* [ABOUT THIS TASK]: Leave out the pictures and retype, exactly, the lines below from the line with "2) 21 Marcel" up to and including the line with "Pink Attractive Derby", nothing more.

* [MATERIAL FOR THIS EXERCISE]:

==========

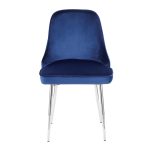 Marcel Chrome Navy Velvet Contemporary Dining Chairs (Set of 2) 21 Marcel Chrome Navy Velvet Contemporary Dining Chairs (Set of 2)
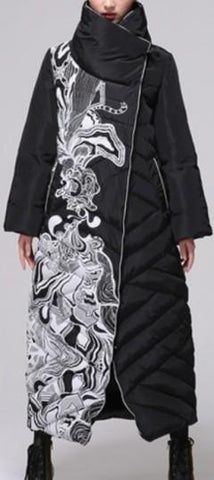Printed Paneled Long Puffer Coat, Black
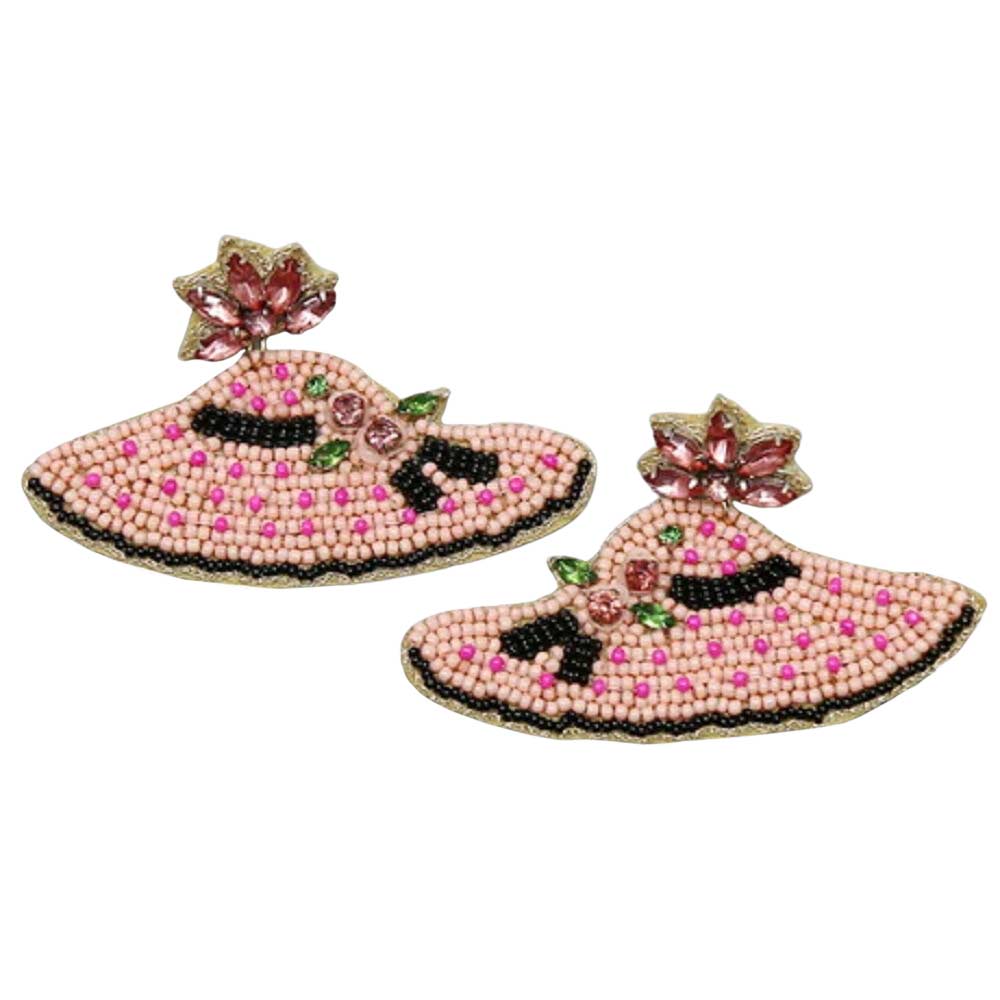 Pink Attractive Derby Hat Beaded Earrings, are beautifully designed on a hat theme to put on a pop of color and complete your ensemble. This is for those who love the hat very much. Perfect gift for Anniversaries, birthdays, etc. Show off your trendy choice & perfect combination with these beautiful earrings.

==========

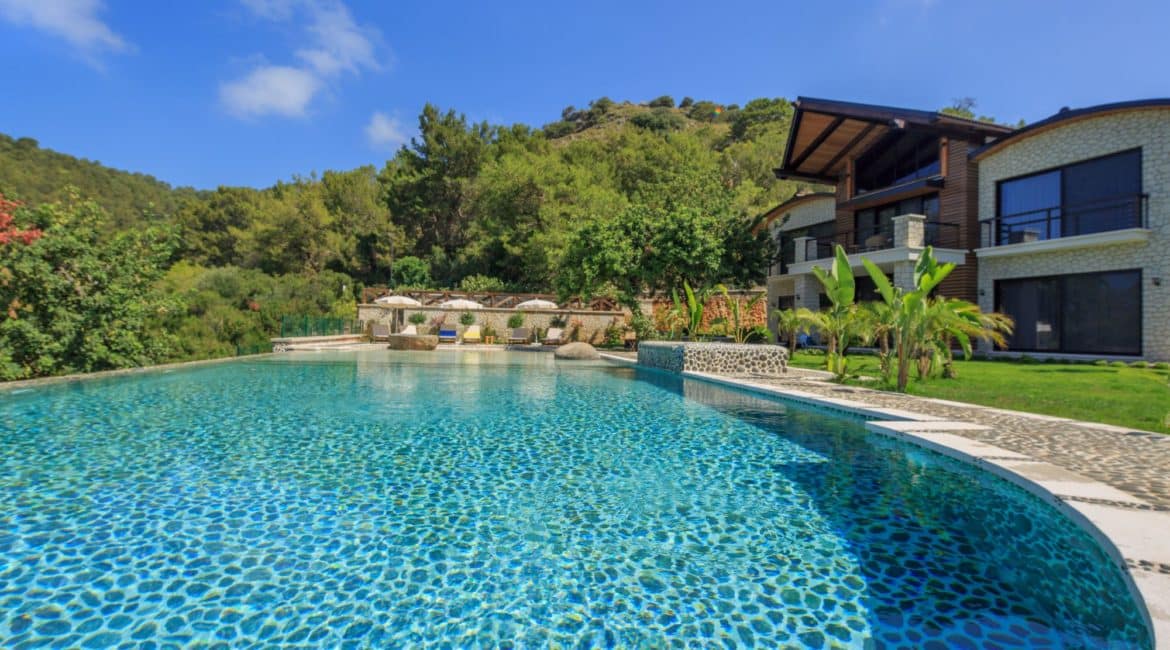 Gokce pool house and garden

==========

* [YOUR SOLUTION]:
 Marcel Chrome Navy Velvet Contemporary Dining Chairs (Set of 2) 21 Marcel Chrome Navy Velvet Contemporary Dining Chairs (Set of 2)
Printed Paneled Long Puffer Coat, Black
 Pink Attractive Derby Hat Beaded Earrings, are beautifully designed on a hat theme to put on a pop of color and complete your ensemble. This is for those who love the hat very much. Perfect gift for Anniversaries, birthdays, etc. Show off your trendy choice & perfect combination with these beautiful earrings.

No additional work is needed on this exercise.